Exercise objective: Copy out all of the material below word for word, leaving out the pictures.

Working data:
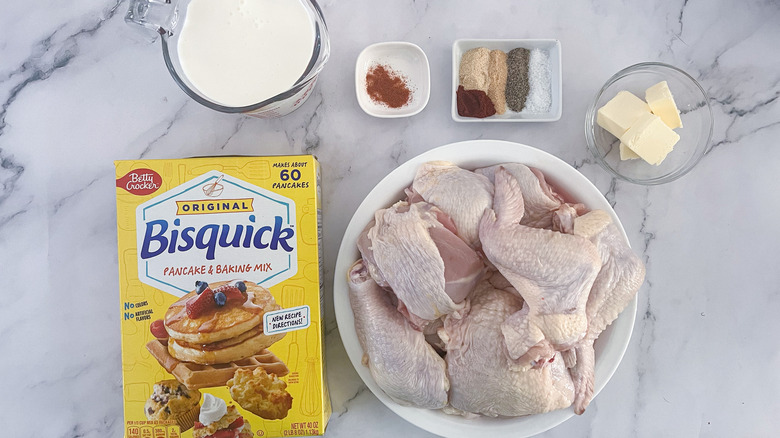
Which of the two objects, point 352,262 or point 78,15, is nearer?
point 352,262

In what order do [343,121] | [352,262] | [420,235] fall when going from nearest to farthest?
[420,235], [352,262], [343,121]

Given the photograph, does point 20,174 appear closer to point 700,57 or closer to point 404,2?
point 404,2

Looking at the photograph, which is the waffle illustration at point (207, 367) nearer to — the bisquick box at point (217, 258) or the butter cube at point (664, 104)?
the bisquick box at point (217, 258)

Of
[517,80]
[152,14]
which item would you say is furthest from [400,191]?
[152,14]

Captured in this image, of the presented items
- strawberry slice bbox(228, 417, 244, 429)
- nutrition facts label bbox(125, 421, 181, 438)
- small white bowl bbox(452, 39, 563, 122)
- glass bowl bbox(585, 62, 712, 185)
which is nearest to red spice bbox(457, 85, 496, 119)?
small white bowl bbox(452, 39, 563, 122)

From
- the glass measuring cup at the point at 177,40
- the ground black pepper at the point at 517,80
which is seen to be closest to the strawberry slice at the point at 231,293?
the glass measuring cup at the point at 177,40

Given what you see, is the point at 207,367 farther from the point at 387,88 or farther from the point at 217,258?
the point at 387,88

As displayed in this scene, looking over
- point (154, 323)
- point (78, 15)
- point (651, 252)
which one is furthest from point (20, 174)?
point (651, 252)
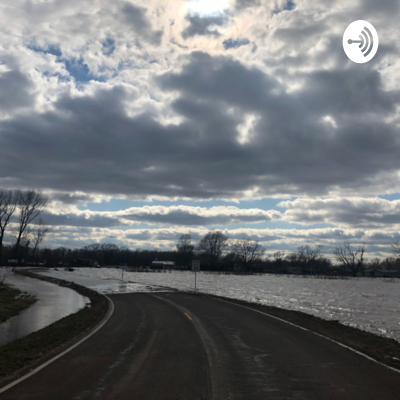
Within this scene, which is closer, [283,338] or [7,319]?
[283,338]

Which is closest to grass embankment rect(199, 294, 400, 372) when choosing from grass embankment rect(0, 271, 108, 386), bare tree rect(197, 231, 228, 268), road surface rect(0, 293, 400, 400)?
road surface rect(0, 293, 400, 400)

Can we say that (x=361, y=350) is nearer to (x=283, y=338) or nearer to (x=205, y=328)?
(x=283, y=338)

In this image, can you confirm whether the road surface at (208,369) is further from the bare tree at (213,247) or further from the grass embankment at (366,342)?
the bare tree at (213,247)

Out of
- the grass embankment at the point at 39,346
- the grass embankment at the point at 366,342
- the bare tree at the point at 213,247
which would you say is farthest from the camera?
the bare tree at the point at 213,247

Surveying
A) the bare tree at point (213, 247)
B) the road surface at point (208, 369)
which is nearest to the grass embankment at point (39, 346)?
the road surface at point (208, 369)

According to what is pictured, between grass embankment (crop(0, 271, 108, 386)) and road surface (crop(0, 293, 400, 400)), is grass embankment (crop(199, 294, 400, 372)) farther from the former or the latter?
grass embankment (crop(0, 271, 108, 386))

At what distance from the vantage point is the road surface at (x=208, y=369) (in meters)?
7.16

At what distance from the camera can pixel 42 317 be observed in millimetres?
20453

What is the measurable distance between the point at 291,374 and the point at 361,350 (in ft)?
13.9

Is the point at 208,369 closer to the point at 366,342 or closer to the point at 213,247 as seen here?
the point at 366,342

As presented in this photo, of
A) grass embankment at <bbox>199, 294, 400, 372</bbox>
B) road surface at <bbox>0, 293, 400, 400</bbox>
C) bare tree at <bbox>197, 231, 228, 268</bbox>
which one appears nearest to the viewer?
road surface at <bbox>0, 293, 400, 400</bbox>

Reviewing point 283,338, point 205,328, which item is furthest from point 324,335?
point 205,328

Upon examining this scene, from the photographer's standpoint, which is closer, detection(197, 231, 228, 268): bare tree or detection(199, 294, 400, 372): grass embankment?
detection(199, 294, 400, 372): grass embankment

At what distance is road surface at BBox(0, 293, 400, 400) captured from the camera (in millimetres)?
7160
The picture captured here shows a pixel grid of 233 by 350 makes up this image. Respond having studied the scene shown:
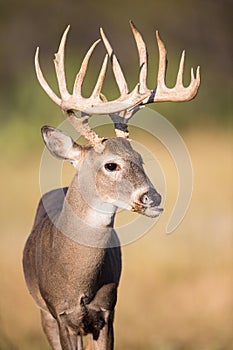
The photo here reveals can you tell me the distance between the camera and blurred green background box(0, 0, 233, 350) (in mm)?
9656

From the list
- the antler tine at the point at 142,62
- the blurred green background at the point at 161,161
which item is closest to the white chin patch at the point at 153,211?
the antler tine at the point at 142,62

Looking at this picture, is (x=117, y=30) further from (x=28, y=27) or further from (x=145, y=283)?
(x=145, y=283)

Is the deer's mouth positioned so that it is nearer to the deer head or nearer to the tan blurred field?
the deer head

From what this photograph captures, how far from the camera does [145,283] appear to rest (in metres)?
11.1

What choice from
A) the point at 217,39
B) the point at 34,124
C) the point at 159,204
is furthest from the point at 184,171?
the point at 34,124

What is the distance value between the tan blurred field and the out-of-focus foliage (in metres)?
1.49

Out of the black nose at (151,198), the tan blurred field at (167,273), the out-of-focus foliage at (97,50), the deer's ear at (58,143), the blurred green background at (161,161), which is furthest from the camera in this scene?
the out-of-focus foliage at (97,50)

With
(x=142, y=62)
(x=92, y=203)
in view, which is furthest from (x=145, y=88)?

Solution to the exercise:
Which of the two objects, point 352,262 or point 78,15, is nearer?
point 352,262

In what order do [343,121] | [352,262] | [420,235] fall when going from nearest to farthest?
[420,235], [352,262], [343,121]

Given the photograph, does point 20,174 appear closer to point 700,57 or closer to point 404,2?
point 404,2

Looking at the photograph, which is the waffle illustration at point (207, 367) nearer to — the bisquick box at point (217, 258) or the butter cube at point (664, 104)?
the bisquick box at point (217, 258)

Of
[517,80]
[152,14]
which item would you say is furthest from [400,191]?
[152,14]

Captured in this image, of the presented items
- strawberry slice bbox(228, 417, 244, 429)
- nutrition facts label bbox(125, 421, 181, 438)
- small white bowl bbox(452, 39, 563, 122)
- glass bowl bbox(585, 62, 712, 185)
which is nearest to red spice bbox(457, 85, 496, 119)?
small white bowl bbox(452, 39, 563, 122)

From
- the glass measuring cup at the point at 177,40
- the ground black pepper at the point at 517,80
which is seen to be closest to the strawberry slice at the point at 231,293?
the glass measuring cup at the point at 177,40

Given what you see, is the point at 207,367 farther from the point at 387,88 or farther from the point at 217,258?
the point at 387,88

As displayed in this scene, looking over
- point (154, 323)
- point (78, 15)
- point (651, 252)
which one is furthest from point (20, 174)?
point (651, 252)
Within this scene, which is closer, [283,338] or [7,319]?
[283,338]

Which is closest to grass embankment rect(199, 294, 400, 372) when choosing from grass embankment rect(0, 271, 108, 386), bare tree rect(197, 231, 228, 268), road surface rect(0, 293, 400, 400)?
road surface rect(0, 293, 400, 400)

Can we say that (x=361, y=350) is nearer to (x=283, y=338) or nearer to (x=205, y=328)?
(x=283, y=338)

In this image, can you confirm whether the road surface at (208,369) is further from the bare tree at (213,247) or further from the grass embankment at (366,342)?
the bare tree at (213,247)

Out of
- the grass embankment at the point at 39,346
- the grass embankment at the point at 366,342
- the bare tree at the point at 213,247
which would you say is farthest from the camera?
the bare tree at the point at 213,247

Surveying
A) the bare tree at point (213, 247)
B) the road surface at point (208, 369)
which is nearest to the grass embankment at point (39, 346)?
the road surface at point (208, 369)

According to what is pictured, between grass embankment (crop(0, 271, 108, 386)) and road surface (crop(0, 293, 400, 400)), is grass embankment (crop(199, 294, 400, 372)) farther from the former or the latter?
grass embankment (crop(0, 271, 108, 386))

At what distance from the vantage point is the road surface at (x=208, y=369) (in meters)?
7.16

At what distance from the camera can pixel 42 317 be observed in millimetres?
20453

What is the measurable distance between the point at 291,374 and the point at 361,350 (in ft)?
13.9

Is the point at 208,369 closer to the point at 366,342 or closer to the point at 213,247 as seen here?
the point at 366,342

As presented in this photo, of
A) grass embankment at <bbox>199, 294, 400, 372</bbox>
B) road surface at <bbox>0, 293, 400, 400</bbox>
C) bare tree at <bbox>197, 231, 228, 268</bbox>
which one appears nearest to the viewer?
road surface at <bbox>0, 293, 400, 400</bbox>

Reviewing point 283,338, point 205,328, which item is furthest from point 324,335?
point 205,328

Upon examining this scene, from the photographer's standpoint, which is closer, detection(197, 231, 228, 268): bare tree or detection(199, 294, 400, 372): grass embankment?
detection(199, 294, 400, 372): grass embankment

At what distance is road surface at BBox(0, 293, 400, 400) captured from the camera (in millimetres)?
7160
The picture captured here shows a pixel grid of 233 by 350 makes up this image. Respond having studied the scene shown:
The photo here reveals can you tell me the distance between the camera and blurred green background box(0, 0, 233, 350) (in mm)?
9656

From the list
- the antler tine at the point at 142,62
- the blurred green background at the point at 161,161
which item is closest to the white chin patch at the point at 153,211?
the antler tine at the point at 142,62

Looking at this picture, is (x=117, y=30) further from (x=28, y=27) or further from (x=145, y=283)?
(x=145, y=283)

Is the deer's mouth positioned so that it is nearer to the deer head or nearer to the tan blurred field?
the deer head

From what this photograph captures, how far from the camera does [145,283] appear to rest (in metres)?
11.1

What choice from
A) the point at 217,39
B) the point at 34,124
C) the point at 159,204
is furthest from the point at 184,171?
the point at 34,124

What is the distance value between the tan blurred field and the out-of-focus foliage (in metres)?
1.49

Out of the black nose at (151,198), the tan blurred field at (167,273), the out-of-focus foliage at (97,50), the deer's ear at (58,143), the blurred green background at (161,161), which is furthest from the camera in this scene?
the out-of-focus foliage at (97,50)

With
(x=142, y=62)
(x=92, y=203)
in view, which is furthest from (x=145, y=88)?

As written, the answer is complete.